TASK STATEMENT:
Pick out every line in the listing below that contains the word "farther" and copy each of those lines in full.

++++ EXCERPTED RECORDS

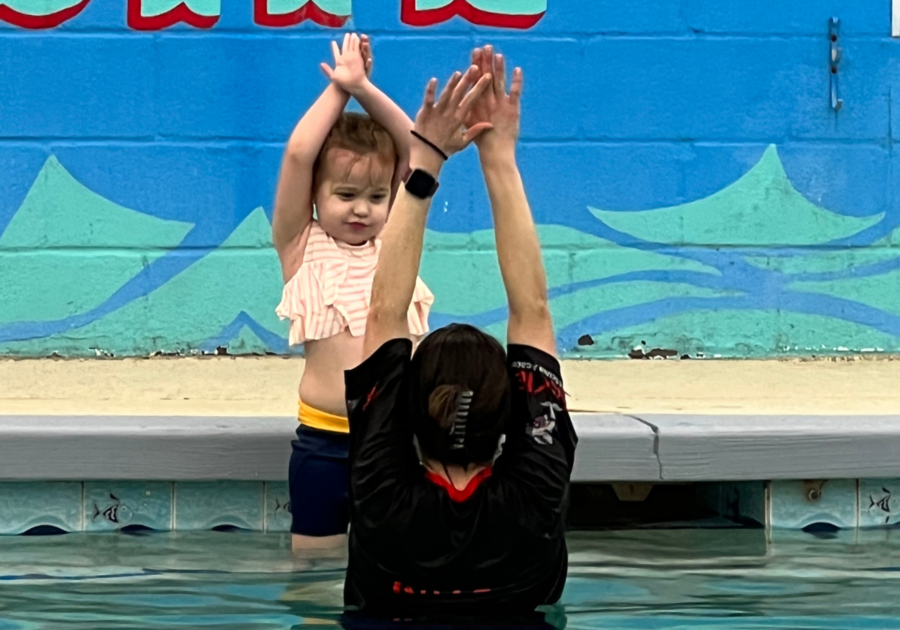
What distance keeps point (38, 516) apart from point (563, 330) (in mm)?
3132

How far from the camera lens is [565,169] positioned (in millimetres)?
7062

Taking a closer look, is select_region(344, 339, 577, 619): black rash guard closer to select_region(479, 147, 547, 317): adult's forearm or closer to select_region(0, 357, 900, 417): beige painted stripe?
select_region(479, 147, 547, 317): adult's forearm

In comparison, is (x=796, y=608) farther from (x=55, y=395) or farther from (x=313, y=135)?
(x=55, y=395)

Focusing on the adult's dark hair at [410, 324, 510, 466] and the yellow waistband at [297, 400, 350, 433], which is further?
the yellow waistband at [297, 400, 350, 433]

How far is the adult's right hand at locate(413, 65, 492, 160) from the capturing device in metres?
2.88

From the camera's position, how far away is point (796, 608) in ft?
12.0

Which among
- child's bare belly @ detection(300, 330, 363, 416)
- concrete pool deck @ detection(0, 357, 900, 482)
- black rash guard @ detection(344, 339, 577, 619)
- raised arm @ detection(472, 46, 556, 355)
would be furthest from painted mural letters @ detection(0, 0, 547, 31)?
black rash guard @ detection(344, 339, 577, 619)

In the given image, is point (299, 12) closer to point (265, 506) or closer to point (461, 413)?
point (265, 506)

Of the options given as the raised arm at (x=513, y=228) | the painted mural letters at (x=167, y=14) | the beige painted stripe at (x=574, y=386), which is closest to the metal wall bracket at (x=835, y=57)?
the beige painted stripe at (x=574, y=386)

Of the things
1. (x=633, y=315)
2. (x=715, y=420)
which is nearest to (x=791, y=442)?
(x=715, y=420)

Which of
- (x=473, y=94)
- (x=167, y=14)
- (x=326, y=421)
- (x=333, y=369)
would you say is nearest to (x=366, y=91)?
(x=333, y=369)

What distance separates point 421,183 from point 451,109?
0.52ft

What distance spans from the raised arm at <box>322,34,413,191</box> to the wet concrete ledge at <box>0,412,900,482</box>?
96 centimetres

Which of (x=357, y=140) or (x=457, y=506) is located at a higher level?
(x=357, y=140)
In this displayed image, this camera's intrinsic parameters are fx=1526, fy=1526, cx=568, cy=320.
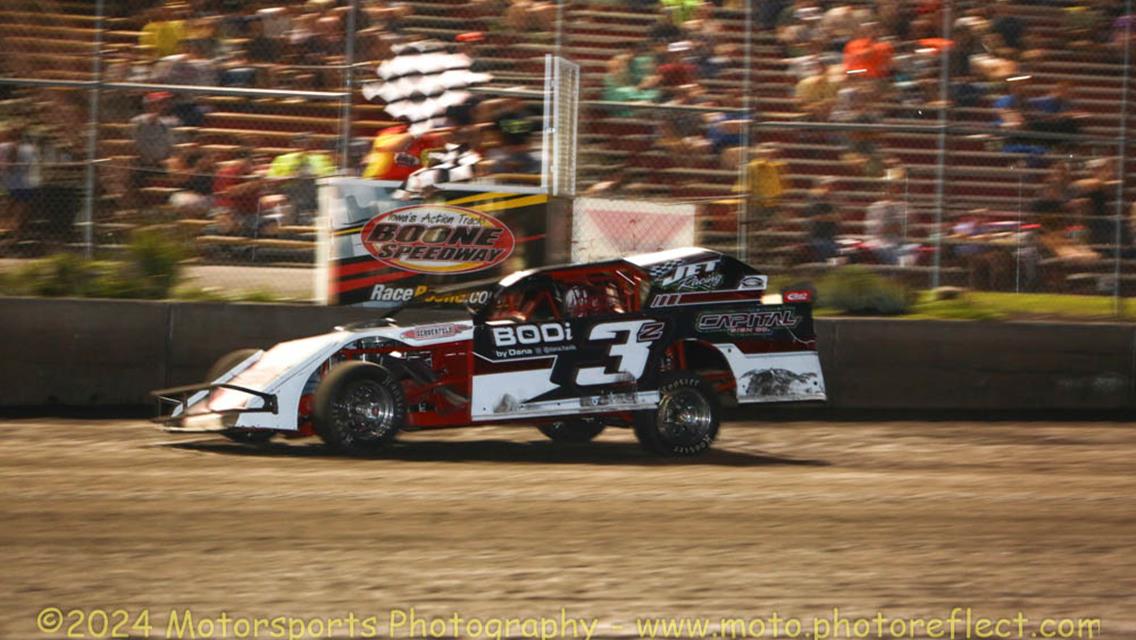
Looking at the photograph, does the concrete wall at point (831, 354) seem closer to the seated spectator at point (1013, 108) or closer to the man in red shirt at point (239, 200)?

++++++++
++++ EXCERPTED RECORDS

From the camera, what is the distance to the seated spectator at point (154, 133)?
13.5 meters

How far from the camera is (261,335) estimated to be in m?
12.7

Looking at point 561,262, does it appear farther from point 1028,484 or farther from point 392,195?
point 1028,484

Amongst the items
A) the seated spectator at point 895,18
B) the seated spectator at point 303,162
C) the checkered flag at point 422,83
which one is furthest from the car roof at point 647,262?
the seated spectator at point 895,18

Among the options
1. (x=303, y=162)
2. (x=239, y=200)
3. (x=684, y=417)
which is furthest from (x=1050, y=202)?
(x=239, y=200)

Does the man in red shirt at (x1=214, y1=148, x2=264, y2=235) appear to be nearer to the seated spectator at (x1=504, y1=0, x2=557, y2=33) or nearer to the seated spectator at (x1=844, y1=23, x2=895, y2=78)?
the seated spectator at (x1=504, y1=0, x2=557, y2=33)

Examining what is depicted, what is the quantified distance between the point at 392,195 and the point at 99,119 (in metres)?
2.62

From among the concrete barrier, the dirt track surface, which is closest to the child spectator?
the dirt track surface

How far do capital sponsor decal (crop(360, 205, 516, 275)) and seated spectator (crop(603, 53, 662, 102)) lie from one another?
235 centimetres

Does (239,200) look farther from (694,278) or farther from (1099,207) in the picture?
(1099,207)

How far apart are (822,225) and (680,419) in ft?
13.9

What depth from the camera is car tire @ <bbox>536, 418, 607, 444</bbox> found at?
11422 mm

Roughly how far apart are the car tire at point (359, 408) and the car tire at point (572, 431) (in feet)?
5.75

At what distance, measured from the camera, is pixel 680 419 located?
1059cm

++++++++

WRITTEN ANSWER:
In comparison, is (x=796, y=608) farther from (x=55, y=395) or farther from (x=313, y=135)?
Looking at point 561,262, does it appear farther from point 1028,484 or farther from point 392,195?
Does (239,200) look farther from (694,278) or farther from (1099,207) in the picture?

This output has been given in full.